Wrong so far

We continue to be wrong about oil, at least so far. WSJ:

Analysts at Goldman Sachs Group are back with a revision to their oil “super-spike” call, originally made in 2005. This time, the target is $150 to $200 a barrel for crude oil, within the next six to 24 months.

Goldman’s group, led by analyst Arjun Murti, says the energy crisis “may be coming to a head.” They cite the lack of supply growth outside of the Oil Production and Exploration Countries, and the struggle for OPEC nations to produce more, as part of what will continue to drive prices higher.

In April of 2005, Mr. Murti’s team said the super-spike in oil could lift prices as high as $105 a barrel, which one analyst then compared to a “Dow 20,000″ call.

Crude’s Yearly Close
Year 12/31 close
2001 $19.84
2002 $31.20
2003 $32.52
2004 $43.45
2005 $61.04
2006 $61.05
2007 $95.98

The rapid rise in the last year or so suggests $150 could not be far off, and even $200 does not seem fanciful. Perhaps it’s a sign of the times that such a call has only had a mild effect on futures — oil, of late, was up 36 cents to $120.33 a barrel.

“Will we see $200 in the next 24 months? I think it’s possible,” says Phil Flynn -vice president, senior market analyst, Alaron Trading. “Will we see it in the next six months? It’s possible if we have another hurricane or another disruption…long-term, I think we will see oil hit $200 a barrel.

We continue to observe a lot of demand destruction going on in the US and elsewhere, and suspect that the growth of the BRIC-like countries will slow more markedly than is commonly expected in the face of near recession conditions in much of the developed world. But, hey, what do we know? No much so far, apparently.

5 Responses to “Wrong so far”

  1. feeblemind Says:

    Right or wrong, I enjoy your posts about the oil market. I hope Dinocrat continues to post on the topic as events warrant.

  2. gs Says:

    We continue to be wrong about oil, at least so far.

    Meh. I view your posts as brainstorming (not as polemics or prognostication), and appreciate the thought and insight that go into them. In turn, I try to comment constructively (and hopefully to add value sometimes) whether I agree or disagree.

  3. staghounds Says:

    Don’t you mean that a dollar will fall to 2% of a barrel of oil?

  4. MarkD Says:

    Given that our current energy policy is: we have none, what possible limit can there be?

    We should be building nuclear plants, not burning food.

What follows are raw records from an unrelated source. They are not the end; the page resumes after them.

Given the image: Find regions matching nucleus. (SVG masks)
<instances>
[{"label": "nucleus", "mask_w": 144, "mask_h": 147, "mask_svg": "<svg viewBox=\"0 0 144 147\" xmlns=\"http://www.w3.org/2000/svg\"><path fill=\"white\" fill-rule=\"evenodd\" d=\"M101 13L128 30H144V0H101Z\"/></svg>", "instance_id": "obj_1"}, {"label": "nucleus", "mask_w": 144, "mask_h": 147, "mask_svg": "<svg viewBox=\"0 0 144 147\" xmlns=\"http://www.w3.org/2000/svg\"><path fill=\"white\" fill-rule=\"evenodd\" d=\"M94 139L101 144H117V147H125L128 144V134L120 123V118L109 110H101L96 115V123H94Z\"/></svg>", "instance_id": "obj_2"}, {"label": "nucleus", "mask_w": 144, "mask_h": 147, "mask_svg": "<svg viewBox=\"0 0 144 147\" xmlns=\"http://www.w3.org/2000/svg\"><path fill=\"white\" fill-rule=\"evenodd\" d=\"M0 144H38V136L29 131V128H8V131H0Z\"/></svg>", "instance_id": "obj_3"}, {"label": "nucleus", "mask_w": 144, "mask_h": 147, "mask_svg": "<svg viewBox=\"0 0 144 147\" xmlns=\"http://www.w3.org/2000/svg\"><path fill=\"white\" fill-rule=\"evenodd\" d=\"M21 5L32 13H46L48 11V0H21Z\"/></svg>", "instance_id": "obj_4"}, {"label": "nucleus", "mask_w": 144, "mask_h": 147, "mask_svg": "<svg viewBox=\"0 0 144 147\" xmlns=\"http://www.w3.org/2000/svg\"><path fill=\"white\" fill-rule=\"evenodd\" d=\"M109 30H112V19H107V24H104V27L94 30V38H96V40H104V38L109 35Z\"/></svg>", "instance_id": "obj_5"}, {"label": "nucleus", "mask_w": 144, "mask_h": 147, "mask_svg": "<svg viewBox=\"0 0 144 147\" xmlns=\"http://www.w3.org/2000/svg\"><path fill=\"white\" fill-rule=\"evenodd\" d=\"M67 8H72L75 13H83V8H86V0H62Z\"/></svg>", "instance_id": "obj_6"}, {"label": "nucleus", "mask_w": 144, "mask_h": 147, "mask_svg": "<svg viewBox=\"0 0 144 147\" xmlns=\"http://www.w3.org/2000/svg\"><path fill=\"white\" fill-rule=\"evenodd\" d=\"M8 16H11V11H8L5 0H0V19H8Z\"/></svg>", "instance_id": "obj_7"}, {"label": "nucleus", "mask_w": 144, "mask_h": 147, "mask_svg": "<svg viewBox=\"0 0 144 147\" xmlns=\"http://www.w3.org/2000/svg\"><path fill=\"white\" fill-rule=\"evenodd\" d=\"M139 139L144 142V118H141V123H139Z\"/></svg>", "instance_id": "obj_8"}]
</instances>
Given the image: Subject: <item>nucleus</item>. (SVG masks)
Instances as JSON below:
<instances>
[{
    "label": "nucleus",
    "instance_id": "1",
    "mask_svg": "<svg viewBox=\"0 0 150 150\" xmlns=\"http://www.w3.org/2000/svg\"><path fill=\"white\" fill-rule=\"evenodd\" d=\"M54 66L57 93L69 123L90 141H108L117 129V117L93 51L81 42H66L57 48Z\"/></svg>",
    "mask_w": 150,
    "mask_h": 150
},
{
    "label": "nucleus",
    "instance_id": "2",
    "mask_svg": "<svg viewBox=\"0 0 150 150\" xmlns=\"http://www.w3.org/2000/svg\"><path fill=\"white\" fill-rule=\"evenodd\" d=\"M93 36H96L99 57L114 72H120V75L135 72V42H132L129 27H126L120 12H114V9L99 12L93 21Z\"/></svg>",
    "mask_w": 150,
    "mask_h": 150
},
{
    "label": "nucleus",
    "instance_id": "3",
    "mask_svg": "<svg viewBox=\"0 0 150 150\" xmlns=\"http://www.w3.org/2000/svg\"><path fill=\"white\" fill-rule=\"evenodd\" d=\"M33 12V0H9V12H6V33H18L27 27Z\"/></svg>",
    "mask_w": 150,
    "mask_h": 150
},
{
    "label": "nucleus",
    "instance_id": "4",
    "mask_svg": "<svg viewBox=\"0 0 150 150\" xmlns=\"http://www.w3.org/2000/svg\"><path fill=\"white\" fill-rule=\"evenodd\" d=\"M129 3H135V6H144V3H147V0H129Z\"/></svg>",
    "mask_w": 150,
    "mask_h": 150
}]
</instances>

We should be drilling for the oil we do have in Alaska and off the coast of Florida. We should be funding efforts to gasify coal - the Germans did it during WWII, it is possible.

    The longer we do nothing, the worse it will be. This will end. The usual suspects in Congress will hold hearings instead of mirrors.

  5. gs Says:

    Even though Glenn Reynolds doesn’t believe his own conjecture, it’s interesting:

    …This is unlikely to be the case, but here’s a thought: If I were, say, the United States government, and I anticipated military action in the mideast that might interrupt oil supplies, I wouldn’t want to stockpile directly because that would be a tipoff. But if I manipulated markets into running up stocks, I wouldn’t have to. . . . Nah. They’re not that smart.

    (Interesting to me, at least, because a related interpretation has crossed my mind.)